* [PAGE]:

28 Mai 2008
Interrogé mardi matin sur RTL, le président de la République était très attendu pour ses réponses sur le pouvoir d'achat et la hausse du prix des carburants. Puis, s'échappant des préoccupations immédiates des auditeurs, il s'est prononcé pour la construction de nouvelles villes en France. Le propos a pu surprendre.
En fait, Nicolas Sarkozy s'inscrit dans une tradition bien française. Celle du chef de la nation aujourd'hui le président, hier le roi qui entend façonner le paysage à son goût, le modeler à ce qu'il pense être les exigences de son temps. Notre pays s'est construit et organisé, siècle après siècle, autour de cette œuvre jacobine. Des fortifications de Vauban sous Louis XIV aux villes nouvelles de Paul Delouvrier sous de Gaulle, en passant par les chantiers du baron Haussmann sous Napoléon III. Sans parler des grands travaux de Mitterrand, de l'Arche de la Défense à l'Opéra Bastille. À chaque fois, il y a la volonté de laisser une signature, une trace dans l'histoire, une pierre sur l'édifice commun.
Chez Nicolas Sarkozy, davantage décrit comme un pragmatique que comme un homme de culture, la posture n'est pas de circonstance. Le geste architectural ne le laisse pas indifférent. Son discours prononcé à l'inauguration de la Cité de l'architecture, en septembre dernier à Paris, avait enthousiasmé l'aréopage de prestigieux architectes présents ce jour-là. Et peut-être faut-il voir aussi dans cette ardeur bâtisseuse le fondement de la politique de civilisation qu'il a exposée lors de ses premiers vœux à la nation.
La création de nouvelles villes, «où il fait bon vivre, qui tournent le dos, dit-il, à toutes les folies des années 1960», n'est pas une ambition simple à réaliser. Les villes nouvelles de Paul Delouvrier Cergy-Pontoise, Marne-la-Vallée, Saint-Quentin-en-Yvelines, Melun-Sénart n'ont pas toutes été des succès. Loin s'en faut. Mais le souci écologique est passé par là. Et c'est l'occasion de mettre en accord les conclusions du «Grenelle de l'environnement» avec un urbanisme réinventé. Une autre façon de marquer la rupture que Nicolas Sarkozy entend incarner.

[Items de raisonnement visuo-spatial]

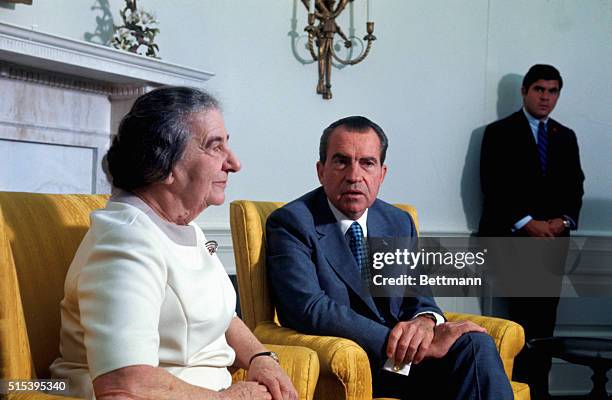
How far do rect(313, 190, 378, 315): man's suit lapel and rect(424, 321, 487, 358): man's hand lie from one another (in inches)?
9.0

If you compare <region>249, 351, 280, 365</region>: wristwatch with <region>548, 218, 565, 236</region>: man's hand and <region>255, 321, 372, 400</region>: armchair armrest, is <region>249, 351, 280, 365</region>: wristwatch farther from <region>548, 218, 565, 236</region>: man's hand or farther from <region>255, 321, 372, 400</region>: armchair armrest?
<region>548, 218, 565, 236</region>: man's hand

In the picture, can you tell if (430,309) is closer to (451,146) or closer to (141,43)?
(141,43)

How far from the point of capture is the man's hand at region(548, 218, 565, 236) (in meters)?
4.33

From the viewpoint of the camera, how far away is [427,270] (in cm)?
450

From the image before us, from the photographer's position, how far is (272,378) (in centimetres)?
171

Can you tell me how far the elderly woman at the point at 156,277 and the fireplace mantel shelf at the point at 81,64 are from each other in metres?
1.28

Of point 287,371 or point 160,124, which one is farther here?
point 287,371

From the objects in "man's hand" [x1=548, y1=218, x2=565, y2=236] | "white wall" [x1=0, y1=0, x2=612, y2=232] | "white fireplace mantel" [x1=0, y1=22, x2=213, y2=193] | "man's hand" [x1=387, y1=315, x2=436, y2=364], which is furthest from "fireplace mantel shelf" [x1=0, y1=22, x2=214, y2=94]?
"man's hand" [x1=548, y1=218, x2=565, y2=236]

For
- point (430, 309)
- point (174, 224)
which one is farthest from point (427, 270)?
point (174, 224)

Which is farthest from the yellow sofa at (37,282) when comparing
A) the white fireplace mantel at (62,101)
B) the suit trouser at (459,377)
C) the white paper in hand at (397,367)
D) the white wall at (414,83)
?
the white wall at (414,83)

==

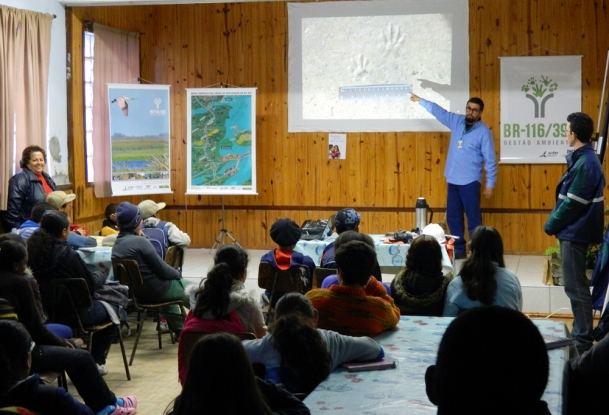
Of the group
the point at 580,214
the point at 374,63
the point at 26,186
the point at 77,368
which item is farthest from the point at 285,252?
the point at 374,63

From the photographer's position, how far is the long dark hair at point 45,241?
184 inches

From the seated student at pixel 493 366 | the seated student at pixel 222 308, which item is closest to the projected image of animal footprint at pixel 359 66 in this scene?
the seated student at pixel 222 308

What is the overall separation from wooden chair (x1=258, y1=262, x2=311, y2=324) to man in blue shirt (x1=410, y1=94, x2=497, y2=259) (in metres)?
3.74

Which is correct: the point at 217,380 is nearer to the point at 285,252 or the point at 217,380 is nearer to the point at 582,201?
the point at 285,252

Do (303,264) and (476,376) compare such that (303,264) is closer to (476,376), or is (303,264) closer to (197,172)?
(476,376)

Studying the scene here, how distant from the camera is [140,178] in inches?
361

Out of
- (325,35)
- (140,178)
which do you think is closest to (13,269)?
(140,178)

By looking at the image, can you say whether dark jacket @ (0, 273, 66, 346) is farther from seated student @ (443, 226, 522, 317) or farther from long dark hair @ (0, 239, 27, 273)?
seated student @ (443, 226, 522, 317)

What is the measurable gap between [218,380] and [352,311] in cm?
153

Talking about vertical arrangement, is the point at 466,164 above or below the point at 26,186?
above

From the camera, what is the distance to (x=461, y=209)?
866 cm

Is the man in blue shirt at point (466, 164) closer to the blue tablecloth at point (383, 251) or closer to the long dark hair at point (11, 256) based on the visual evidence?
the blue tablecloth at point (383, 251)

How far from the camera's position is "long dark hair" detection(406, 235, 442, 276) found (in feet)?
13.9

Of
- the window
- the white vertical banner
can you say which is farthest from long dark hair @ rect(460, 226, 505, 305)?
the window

* [ÉNONCÉ]:
D'après la page sur Nicolas Sarkozy et les villes nouvelles, répondez brièvement :
(a) Sur quelle radio le président de la République a-t-il été interrogé mardi matin ?
(b) Sous quel souverain les chantiers du baron Haussmann ont-ils été menés ?
(c) Où et quand Nicolas Sarkozy a-t-il prononcé son discours à l'inauguration de la Cité de l'architecture ?
Ces données forment un ensemble distinct de la page.

* [RÉPONSE ATTENDUE]:
(a) Sur RTL.
(b) Sous Napoléon III.
(c) À Paris, en septembre dernier.